--- DOCUMENT SECTION Enclosed Below ---
Good morning, everyone. Maybe on potash, I know you've talked a bit about the lag on pricing. But if I look at sort of normalized volumes and obviously the potash price had a huge move in Q3, it sort of implies your Q4 revenue could almost double. Is that sort of in line with your expectations?

B
Brian Francis Dalton
Co

Yes. The past pattern holds. I mean, really, our realized price looks a lot like the prior quarter's market pricing. So the move in Q3, we'd expect that in Q4, maybe stretching in the Q1 next year a little bit. And then I'll just go on to say that -- what we heard from the operators on their call was that they'd expect to realize current market pricing, mostly in Q1. So again, same sort of pattern, current pricing -- about a 1 quarter lag, I think if you look at it that way. Over time, that's what's been playing out well for us. So yes, it should be a really barn-burner-type condition in potash.

C
Carey MacRury
Analyst of Metals and Mining

Right. And then maybe on iron ore, obviously, a lot of volatility going on in the iron ore sector in the last month or a couple of months. Just sort of your thoughts on where you see iron ore, right now?

B
Brian Francis Dalton
Co

It's obviously come back, but from what. The key point here -- I mean that was -- that price for the midyear here never felt very comfortable, and we think it's healthy at that level. Where we're to right now is, I think is a pretty healthy overall level. There's -- obviously, there's a huge short position in iron ore right now, so I don't know how fundamental the price we're at today is. There's sentiment in market noise out there. One thing I would point out is that if you look at it on a year-over-year basis, prices are down if you're dealing with lower quality products, maybe down by 1/3 or so, year-over-year. But if you look at the higher range, they will say that $65 or $66 benchmark as well as the pellet premiums were actually up since November to November. It was something like up 14% for the $66 and up 18% on the pellet premium. So that bifurcation is part of the story. It continues. I think as you read the headline and the benchmark is what gets quoted, but it's not everything. Some of the pressures that on iron ore right now come from, pressures that are being imposed on the steelmaking industry to car emissions and a lot of that in China. And I think that's why you're seeing less negative impact or a relative outperformance in the higher end of the spectrum. It's just a market rationalizing the cost of emissions as part of the overall doctrine of iron ore making. But look, long and short of it is that, that was fun through the summer. If we looking at $300 pellet prices, but it was never realistic. This isn't the level at a healthy level. We'd expect still very strong yield against at least our purchase price. We can buy our shares at anything close to these levels. And I'd also go as far as to say that I think these levels are even less than this and would still be sufficient to incentivize growth, particularly for higher and higher quality product production. All good.

C
Carey MacRury
Analyst of Metals and Mining

Okay. Great. And then maybe one last one for me and then I'll pass it on. But just it looks like Lithium Royalty Corp., a bunch of their projects are moving forward. Just wondering your thoughts there on how Altius ultimately will benefit from that.
--- End of Enclosed DOCUMENT SECTION ---
--- MATERIAL PROVIDED Enclosed Below ---
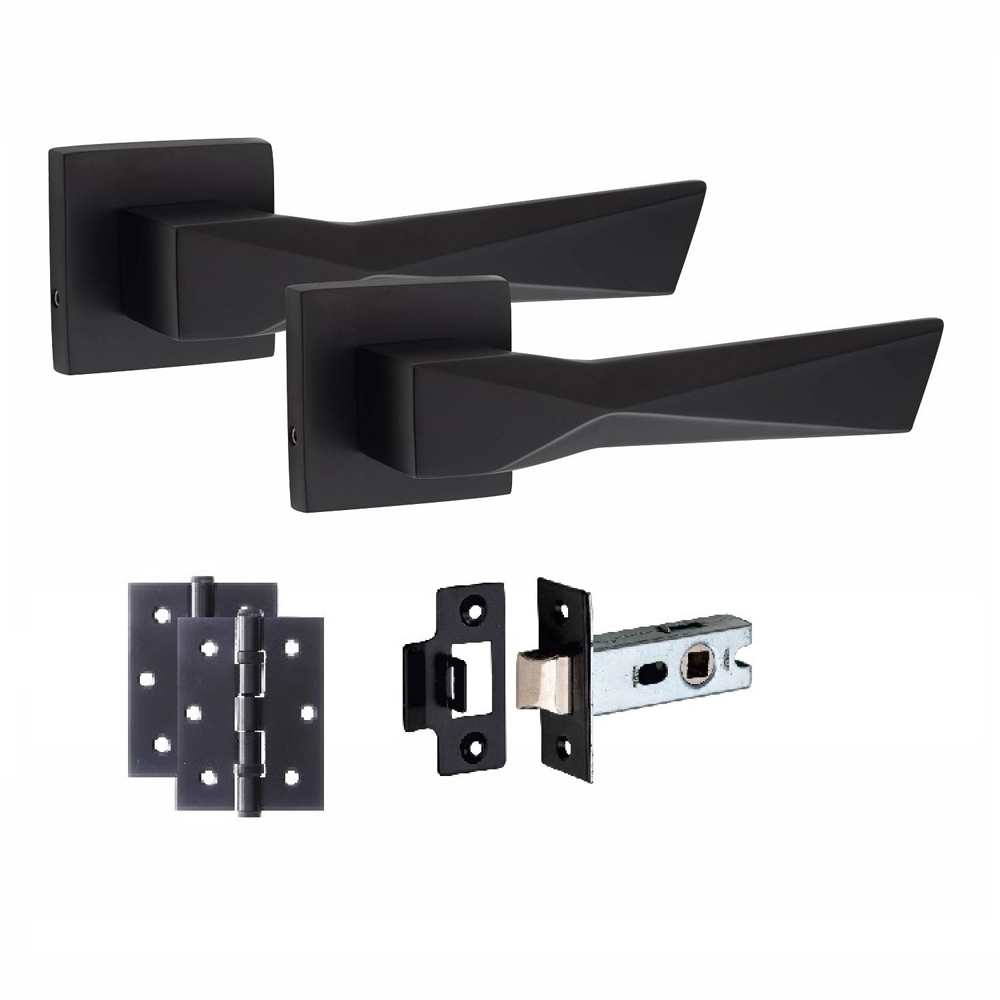 Golden Grace Matt Black Aura Door Handle Set 6 Pack Image 2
--- End of Enclosed MATERIAL PROVIDED ---
**PROBLEM STATEMENT:** Transcribe the passage of the earnings call excerpt starting with "Good morning, everyone." and going on through "with your expectations?". The listing plays no part in what is asked here.

**REPLY:**
Good morning, everyone. Maybe on potash, I know you've talked a bit about the lag on pricing. But if I look at sort of normalized volumes and obviously the potash price had a huge move in Q3, it sort of implies your Q4 revenue could almost double. Is that sort of in line with your expectations?